Celles qui voulaient oublier

Bien que d’une durée relativement imposante (2h30) ce second film est plus captivant, d’une parce qu’on est habitué au rythme qu’il (s’)impose et de deux parce qu’on fait davantage connaissance en profondeur avec cette Asako vers qui tout tend à converger et qui devient l’héroïne à laquelle on s’attache encore davantage car on nous invite à voir derrière la façade, un personnage humain et pétri de contradictions apparaît. Une vengeresse froide mais indulgente et fragile et dont le drame sera d’ailleurs celui de ne jamais pouvoir se résoudre à réellement accomplir cette vengeance qu’elle commence à pressentir comme futile, sentiment allant de pair avec un désespoir croissant. Elle incarne ainsi l’antithèse du personnage d’Uma Thurman dans Kill Bill. Là où cette dernière conservait ses émotions pour avancer, Asako tente maladroitement de les dissimuler et s’est construite une surface froide et artificielle qui ne parvient pas à masquer les failles de ses velléités de rétribution. C’est pourquoi cette histoire  se clôt sur une longue scène où on la voit marcher, égarée dans la rue, à la recherche d’une utopique rédemption. Elle a été incapable d’accomplir sa vengeance et parle à sa fille morte de son désarroi.

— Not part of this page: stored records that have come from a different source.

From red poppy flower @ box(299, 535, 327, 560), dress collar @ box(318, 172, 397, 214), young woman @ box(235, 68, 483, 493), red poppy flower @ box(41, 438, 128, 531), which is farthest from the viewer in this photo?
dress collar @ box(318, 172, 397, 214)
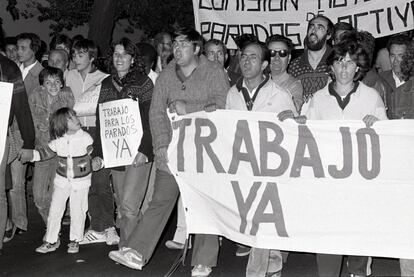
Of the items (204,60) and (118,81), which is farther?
(118,81)

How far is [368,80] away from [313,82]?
67 cm

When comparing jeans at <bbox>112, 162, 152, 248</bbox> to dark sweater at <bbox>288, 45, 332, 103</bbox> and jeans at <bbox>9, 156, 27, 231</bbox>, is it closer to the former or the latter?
jeans at <bbox>9, 156, 27, 231</bbox>

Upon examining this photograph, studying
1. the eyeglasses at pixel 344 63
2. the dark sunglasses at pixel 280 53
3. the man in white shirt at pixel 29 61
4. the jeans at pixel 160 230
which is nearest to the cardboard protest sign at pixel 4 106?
the jeans at pixel 160 230

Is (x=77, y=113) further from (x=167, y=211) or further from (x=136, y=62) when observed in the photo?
(x=167, y=211)

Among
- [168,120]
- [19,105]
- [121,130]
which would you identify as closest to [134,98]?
[121,130]

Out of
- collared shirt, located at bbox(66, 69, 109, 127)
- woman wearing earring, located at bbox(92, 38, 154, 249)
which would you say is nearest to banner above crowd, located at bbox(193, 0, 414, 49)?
collared shirt, located at bbox(66, 69, 109, 127)

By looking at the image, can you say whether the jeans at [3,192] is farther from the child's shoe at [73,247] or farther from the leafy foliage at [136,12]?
the leafy foliage at [136,12]

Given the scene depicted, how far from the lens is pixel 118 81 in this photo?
7.26m

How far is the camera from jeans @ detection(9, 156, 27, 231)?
8.01 metres

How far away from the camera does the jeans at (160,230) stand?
662 cm

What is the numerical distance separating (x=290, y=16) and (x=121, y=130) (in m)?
3.17

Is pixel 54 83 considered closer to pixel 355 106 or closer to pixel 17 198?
pixel 17 198

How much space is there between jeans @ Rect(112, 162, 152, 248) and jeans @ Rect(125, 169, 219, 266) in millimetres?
504

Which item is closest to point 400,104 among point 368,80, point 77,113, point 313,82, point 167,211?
point 368,80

Ce qui est très fort dans le film de Kurosawa, c’est précisément qu’il réussit à transformer cette mère éplorée en héroïne sans qu’aucune forme de vengeance ait néanmoins été accomplie et qu’elle demeure avec sa peine son spectre chéri dans une vision sombre, doublée d’un constat social tout aussi noir et d’une lucidité féroce et typique du cinéma japonais.

A l’instar du personnage de Beatrix Kiddow (Uma Thurman) de Kill Bill qui avait bel et bien quelque chose -sa fille BB- à récupérer au bout de sa vengeance (qui n’en était en somme pas vraiment une : c’est toute l’ambivalence de la vengeance tarantinesque), Asako, elle, comprend finalement dans un éclair de lucidité désespéré qu’aucune vengeance dans l’ici-bas ne pourra annuler ce drame ou au moins l’apaiser et encore moins lui rendre sa fille.

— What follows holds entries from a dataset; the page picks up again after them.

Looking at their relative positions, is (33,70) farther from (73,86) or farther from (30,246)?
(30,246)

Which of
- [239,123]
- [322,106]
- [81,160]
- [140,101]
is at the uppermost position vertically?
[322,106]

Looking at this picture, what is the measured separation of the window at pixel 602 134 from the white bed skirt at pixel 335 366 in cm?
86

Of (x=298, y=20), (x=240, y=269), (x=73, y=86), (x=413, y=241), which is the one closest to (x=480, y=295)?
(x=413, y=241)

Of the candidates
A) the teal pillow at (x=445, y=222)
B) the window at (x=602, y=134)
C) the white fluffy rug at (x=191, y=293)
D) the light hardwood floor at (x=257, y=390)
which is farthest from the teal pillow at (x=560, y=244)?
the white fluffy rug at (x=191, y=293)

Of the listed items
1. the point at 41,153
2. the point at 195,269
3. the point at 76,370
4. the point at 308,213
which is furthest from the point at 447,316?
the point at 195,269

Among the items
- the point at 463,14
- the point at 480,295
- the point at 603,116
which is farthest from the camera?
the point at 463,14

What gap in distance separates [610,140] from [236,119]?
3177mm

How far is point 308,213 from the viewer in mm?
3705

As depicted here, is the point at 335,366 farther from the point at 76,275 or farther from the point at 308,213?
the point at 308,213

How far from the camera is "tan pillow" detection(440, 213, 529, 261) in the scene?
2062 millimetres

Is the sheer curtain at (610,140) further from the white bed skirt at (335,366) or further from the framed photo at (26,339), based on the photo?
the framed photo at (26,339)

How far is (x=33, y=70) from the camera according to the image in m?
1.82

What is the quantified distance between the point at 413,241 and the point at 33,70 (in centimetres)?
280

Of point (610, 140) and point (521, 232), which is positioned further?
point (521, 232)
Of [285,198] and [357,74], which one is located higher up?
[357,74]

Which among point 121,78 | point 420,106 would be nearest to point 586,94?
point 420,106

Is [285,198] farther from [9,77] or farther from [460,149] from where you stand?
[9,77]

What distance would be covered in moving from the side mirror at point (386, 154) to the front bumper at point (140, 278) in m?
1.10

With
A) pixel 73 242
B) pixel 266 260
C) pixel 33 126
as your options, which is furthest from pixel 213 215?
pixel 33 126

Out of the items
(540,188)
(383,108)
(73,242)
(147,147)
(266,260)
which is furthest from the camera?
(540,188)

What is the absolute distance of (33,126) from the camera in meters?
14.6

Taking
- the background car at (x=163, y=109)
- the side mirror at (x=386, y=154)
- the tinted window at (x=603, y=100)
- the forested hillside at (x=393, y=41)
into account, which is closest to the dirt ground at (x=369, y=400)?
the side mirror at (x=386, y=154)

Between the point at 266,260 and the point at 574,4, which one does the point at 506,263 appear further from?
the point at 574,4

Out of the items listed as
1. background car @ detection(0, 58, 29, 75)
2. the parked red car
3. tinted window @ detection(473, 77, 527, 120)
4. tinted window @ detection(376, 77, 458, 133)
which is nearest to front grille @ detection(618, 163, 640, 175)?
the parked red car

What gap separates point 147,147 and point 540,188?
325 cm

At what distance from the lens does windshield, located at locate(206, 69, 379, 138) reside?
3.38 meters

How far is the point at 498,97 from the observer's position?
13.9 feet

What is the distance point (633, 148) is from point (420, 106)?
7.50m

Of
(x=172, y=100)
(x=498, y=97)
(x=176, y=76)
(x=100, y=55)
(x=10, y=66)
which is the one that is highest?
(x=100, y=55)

En ce sens Shozukai est véritablement un anti Kill Bill. Au niveau du propos il est plus proche de Sympathy for Mr Vengeance de Park-Chan Wook qui révèlait également l’échec de la volonté de rétribution dans toute sa dimension tragique.

Au final ce thriller policier en deux volumes est une réussite par sa probité à conserver un ton et un style qui lui assure une continuité cohérente du début à la fin et parvient ainsi à tenir un propos moral sur la vengeance tout en faisant évoluer de manière intéressante son personnage principal; évolution montrée au travers du prisme des autres, tantôt de leur vaillance tantôt de leur médiocrité voir leur infamie et ainsi accompagnée d’une sympathique satire sociale, souvent cruelle et efficace, qui rappelle beaucoup le style de Im Sangsoo (L’ivresse du pouvoir).